You don’t really hear too many sparkling curtain-raisers by Auber or Suppé or Offenbach, to open concerts anymore, which is a pity. But the music still lives on, at least on drive-time classical radio and during fundraising campaigns. And a little bit this morning, anyway, on “Sweetness and Light.”
I thought for the first show of the new year, it might be fun to listen to an hour of overtures. A good overture always whets the appetite and fills one with anticipation of exciting things to come.

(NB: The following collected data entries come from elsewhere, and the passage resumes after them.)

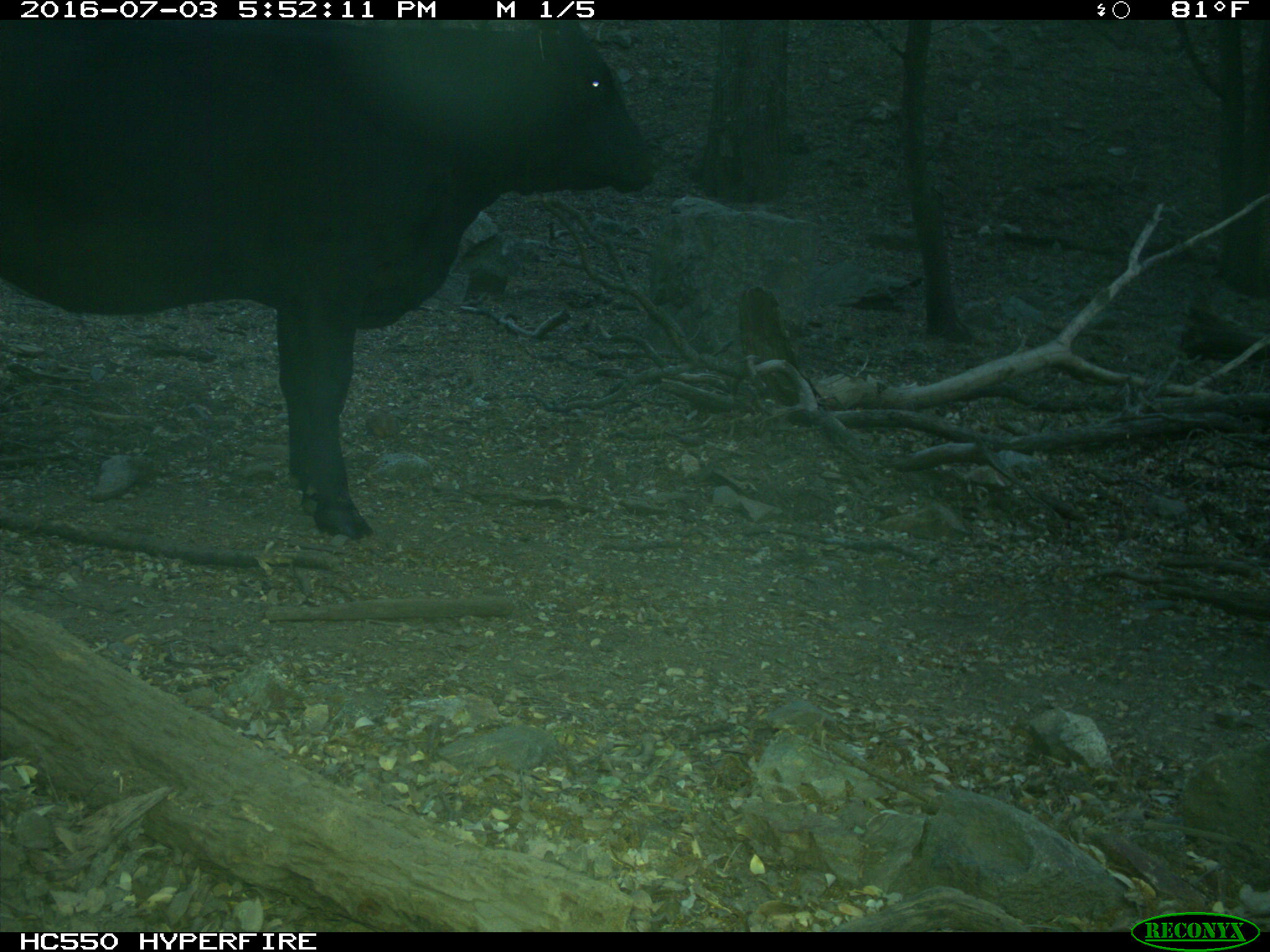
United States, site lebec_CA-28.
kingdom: Animalia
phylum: Chordata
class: Mammalia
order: Artiodactyla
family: Bovidae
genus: Bos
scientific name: Bos taurus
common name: domestic cow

Of course, nostalgic soul that I am, I’ll also be looking back and sharing a few fond recollections. One of the selections I’ve programmed will be from one of the very earliest classical records I ever owned – a spontaneous gift from the collection of a favorite uncle, who noted the enjoyment I received from it while listening to it on his state-of-the-art stereo system, on a Saturday afternoon, probably in the late 1970s. It’s the classic album of Leonard Bernstein conducting the New York Philharmonic in “William Tell” and other favorite overtures.
Hard to believe in this post-CD era that there was actually a time when music-lovers – in the case of my uncle, a classic rocker (before there was such a category) and an audiophile with a soft spot for Richard Rodgers, “Rhapsody in Blue,” and the Moog – would actually listen to an entire album of overtures in a sitting. The practice seems hopelessly antiquated in this era of attention-deficit clicks.
Of course, I can’t go all froth, so in addition to audience favorites by Ambroise Thomas and Gioachino Rossini and crowd-pleasers by Mikhail Glinka and Emil Nikolaus von Reznicek, we’ll experience the full power of the fin de siècle orchestra in works by Carl Nielsen and Edward Elgar.
Think of it collectively as a preamble to your weekend, with hopes for more smiles than tears in 2025, this Saturday morning at 11:00 EST/8:00 PST, exclusively on KWAX, the radio station of the University of Oregon!